**Passage**:
┏━━
I haven't actually been a king at all, not even for an hour.

As many of you will have noticed, Crusader Kings II came out on Valentine’s Day. This, as it turns out, was a good thing. I’d already played the beta extensively and have only emerged from the full version when the fact of being a biological entity has demanded that I do so, or when the necessity to write about other things has arisen. I’m not ready to write extensively about wot I think yet – it’s a big game and I’ll be thinking lots about it – but it would be remiss not to acknowledge the release and the hours I’ve already enjoyed.

The original game’s mixture of roleplaying and grand strategy is intact, made more complex I feel but backed up by a robust set of tutorials. There are slight niggles, although the greatest so far is the sheer power of some pagan territories and that’s something that may be necessary for late game balance. To be honest, when that’s my biggest issue so far, I’m probably actively seeking something to grumble about.
┗━━
**Tasks to perform**:
1. Repeat the Crusader Kings II passage between "The original game’s" and "to grumble about.", inclusive.
2. Condense the paragraph of the Crusader Kings II passage that begins "The original game's mixture of roleplaying" into two or three shorter sentences, keeping its main facts.
3. According to the Crusader Kings II passage, on what day did the game come out?

**Extracted entries**:
┏━━
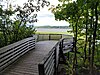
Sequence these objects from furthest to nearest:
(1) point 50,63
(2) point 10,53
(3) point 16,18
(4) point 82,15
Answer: (3) point 16,18 < (4) point 82,15 < (2) point 10,53 < (1) point 50,63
┗━━
**Answers to each task**:
1.
The original game’s mixture of roleplaying and grand strategy is intact, made more complex I feel but backed up by a robust set of tutorials. There are slight niggles, although the greatest so far is the sheer power of some pagan territories and that’s something that may be necessary for late game balance. To be honest, when that’s my biggest issue so far, I’m probably actively seeking something to grumble about.

2. The original game's blend of roleplaying and grand strategy remains, now more complex but supported by a robust set of tutorials. The biggest of the slight niggles so far is the sheer power of some pagan territories, which may be necessary for late-game balance. If that is the biggest issue, the writer admits to probably seeking something to grumble about.

3. Valentine's Day.